I know its sounds like I work for the company but I tried to write this in a way as to not tip off my identity. Let’s just say that I was taught by the head medicinal chemist responsible for compounding this molecule.

Just wanted to let everyone know to keep an eye out. The side effects of classic steroids could become a thing of the past if more SARMs are developed.

Here is the link companies website regarding Ostarine.

Forgot the link*

[/quote]

He4y I’ve done a little bit of reading or research about SARMs when I first heard of it. I was wondering if you knew or heard anything about another one I read about called LGD-3303 . . .

[quote]DrSkeptix wrote:
Bill Roberts wrote:
It is not the same mechanism, though, to inhibit 5AR as it is to supply endogenous DHT?

No. The inhibitors used clinically both reduce circulating DHT and intraprostatic DHT. It does not follow that transdermal DHT would necessarily decrease intraprostatic DHT–although it might. (A testable idea!)

Anyway I really raised that only as a side point, that the fact that the "SARM"s weren’t found in a trial to increase prostate size is hardly any striking fact necessitating a new mechanism or necessarily providing any advantage over existing non-aromatizing anabolic steroids, or even aromatizables with concomitant control of estrogen.

I don’t actually think DHT is an androgen of choice for HRT. It was just an illustration of a point.

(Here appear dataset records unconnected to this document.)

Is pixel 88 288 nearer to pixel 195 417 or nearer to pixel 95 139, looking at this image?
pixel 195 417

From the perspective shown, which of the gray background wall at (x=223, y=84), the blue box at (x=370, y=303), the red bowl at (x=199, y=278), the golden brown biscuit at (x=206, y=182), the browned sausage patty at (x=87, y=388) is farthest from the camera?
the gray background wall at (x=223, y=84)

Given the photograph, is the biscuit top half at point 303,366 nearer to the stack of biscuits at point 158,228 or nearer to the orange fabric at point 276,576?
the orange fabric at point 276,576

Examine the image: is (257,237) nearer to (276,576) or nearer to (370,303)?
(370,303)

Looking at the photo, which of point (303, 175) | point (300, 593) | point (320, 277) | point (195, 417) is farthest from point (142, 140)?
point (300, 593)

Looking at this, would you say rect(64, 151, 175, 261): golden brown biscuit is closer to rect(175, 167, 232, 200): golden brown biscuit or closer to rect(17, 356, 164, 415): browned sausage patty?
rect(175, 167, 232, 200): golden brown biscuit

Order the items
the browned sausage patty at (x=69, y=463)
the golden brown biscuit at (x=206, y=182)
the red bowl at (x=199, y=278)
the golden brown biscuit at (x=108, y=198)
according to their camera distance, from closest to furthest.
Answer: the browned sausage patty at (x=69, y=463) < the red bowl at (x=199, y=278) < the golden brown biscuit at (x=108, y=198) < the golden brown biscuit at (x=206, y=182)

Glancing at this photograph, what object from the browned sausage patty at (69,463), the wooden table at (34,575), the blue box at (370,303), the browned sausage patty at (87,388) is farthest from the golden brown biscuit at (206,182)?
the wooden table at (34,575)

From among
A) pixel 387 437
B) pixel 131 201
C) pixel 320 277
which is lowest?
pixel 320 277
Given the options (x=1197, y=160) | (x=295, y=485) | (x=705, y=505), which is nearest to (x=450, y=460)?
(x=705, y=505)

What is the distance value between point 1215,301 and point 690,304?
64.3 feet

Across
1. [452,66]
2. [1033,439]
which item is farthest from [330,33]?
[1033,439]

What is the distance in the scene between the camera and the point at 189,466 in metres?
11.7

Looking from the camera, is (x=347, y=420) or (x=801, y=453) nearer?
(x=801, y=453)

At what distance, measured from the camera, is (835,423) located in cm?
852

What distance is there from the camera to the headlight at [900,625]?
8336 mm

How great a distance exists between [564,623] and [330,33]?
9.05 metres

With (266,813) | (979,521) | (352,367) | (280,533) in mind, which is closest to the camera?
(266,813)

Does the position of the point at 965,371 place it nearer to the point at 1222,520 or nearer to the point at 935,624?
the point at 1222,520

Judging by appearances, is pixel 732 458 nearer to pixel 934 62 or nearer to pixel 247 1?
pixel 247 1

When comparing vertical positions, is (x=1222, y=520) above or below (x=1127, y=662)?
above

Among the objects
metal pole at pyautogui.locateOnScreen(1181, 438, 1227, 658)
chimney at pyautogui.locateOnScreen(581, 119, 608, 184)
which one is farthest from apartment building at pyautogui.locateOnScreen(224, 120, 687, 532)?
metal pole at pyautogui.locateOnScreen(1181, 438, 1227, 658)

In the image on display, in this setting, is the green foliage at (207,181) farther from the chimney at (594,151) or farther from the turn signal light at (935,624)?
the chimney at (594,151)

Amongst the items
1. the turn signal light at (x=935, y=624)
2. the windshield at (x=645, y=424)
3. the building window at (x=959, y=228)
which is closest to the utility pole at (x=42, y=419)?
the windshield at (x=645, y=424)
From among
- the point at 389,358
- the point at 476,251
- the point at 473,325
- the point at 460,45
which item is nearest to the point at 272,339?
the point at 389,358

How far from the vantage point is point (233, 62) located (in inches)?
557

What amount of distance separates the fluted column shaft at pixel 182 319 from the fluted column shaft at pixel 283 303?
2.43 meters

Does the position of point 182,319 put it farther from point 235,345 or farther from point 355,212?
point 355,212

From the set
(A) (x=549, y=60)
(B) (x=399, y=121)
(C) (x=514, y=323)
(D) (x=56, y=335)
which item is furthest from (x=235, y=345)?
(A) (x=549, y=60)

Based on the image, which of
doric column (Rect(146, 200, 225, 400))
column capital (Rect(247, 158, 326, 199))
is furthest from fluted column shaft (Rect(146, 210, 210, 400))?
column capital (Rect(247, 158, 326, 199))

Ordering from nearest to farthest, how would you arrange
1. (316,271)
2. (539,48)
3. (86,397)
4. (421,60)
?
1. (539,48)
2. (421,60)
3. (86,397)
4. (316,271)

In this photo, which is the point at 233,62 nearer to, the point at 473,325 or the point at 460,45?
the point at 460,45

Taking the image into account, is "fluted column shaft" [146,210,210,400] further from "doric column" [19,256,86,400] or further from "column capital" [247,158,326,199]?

Understood and appreciated.[/quote]

I know it’s been a while, but this thread having just been revived I saw the above again now.

This raises what seems to me an interesting idea for HRT: supplying a mixture of testosterone and DHT with sufficient DHT to maintain normal free DHT levels while also administering a 5a-reductase inhibitor at quite effective dose.

This would result in – obviously – normal overall DHT levels, but lower levels in target areas of concern such as the prostate and scalp, and thus possibly for some individuals being superior to either testosterone-only administration or to testosterone-plus-5AR-inhibitor.